NPR host Rehm (Life with Maxie, 2010, etc.) reflects on loneliness, loss, and aging.
“For fifty-four years I have been a wife,” Rehm writes in a memoir more notable for candor than artfulness. “Now I am widow. Am I someone new?” In the mid-2000s, her husband, John, was diagnosed with Parkinson’s disease, marking a profound change in their lives. As he gradually succumbed to the illness, the author found herself increasingly alone: the couple slept in separate bedrooms because of John’s involuntary thrashing, and in 2012, he moved into an assisted living facility because he needed 24-hour care.

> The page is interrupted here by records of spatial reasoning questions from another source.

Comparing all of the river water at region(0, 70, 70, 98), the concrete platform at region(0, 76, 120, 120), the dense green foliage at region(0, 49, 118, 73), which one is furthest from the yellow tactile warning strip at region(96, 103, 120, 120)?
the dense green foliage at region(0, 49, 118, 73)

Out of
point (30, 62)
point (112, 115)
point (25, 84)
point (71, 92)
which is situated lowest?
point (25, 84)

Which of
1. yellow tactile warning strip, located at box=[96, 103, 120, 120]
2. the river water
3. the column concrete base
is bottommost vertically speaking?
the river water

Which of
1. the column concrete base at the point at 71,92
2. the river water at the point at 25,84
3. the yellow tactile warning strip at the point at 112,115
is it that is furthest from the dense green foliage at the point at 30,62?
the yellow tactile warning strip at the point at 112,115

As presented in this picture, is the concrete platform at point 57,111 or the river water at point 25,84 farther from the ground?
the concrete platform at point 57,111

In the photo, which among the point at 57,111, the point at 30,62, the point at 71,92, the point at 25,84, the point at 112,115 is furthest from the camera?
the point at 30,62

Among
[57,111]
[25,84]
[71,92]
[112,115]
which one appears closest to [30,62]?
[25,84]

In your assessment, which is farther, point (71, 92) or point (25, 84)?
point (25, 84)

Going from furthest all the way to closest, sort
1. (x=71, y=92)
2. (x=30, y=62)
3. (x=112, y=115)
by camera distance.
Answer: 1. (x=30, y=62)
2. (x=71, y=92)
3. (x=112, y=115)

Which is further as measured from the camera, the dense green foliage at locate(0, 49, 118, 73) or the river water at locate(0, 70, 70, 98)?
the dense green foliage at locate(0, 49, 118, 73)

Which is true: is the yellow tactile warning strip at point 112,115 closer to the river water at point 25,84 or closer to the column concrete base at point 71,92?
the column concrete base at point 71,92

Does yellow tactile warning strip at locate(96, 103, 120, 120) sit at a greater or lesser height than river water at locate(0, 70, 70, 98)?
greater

Despondent over his condition, he begged for help to end his life. “We had promised that we would do everything we could to support each other’s wishes in the face of debilitating and unalterable conditions,” Rehm writes. But she was helpless, as were John’s physicians. Making his own decision, John refused food, water, or medicines, and after 10 days, “surely the longest of my life,” the author admits, he died. Rehm was beset by guilt, worrying that she should have given up her career to care for John during the final year of his life. As she looks back at their sometimes-rocky marriage, she blames herself for not being passive or submissive enough to please a man who wanted to dominate. The author is often overcome by grief, not only for John, but “for our youth, for our love, for our happiness.” Widowhood is not the only identity change that Rehm has faced. She wonders who she will be once she retires and how, beginning her eighth decade, she can continue as “a fully engaged human being.”
The prose reads like journal entries or letters to readers, punctuated by sometimes-trite remarks: “Death is the ultimate finality,” she writes. “There is no turning back.” Nevertheless, her perspectives on old age are brave and uplifting.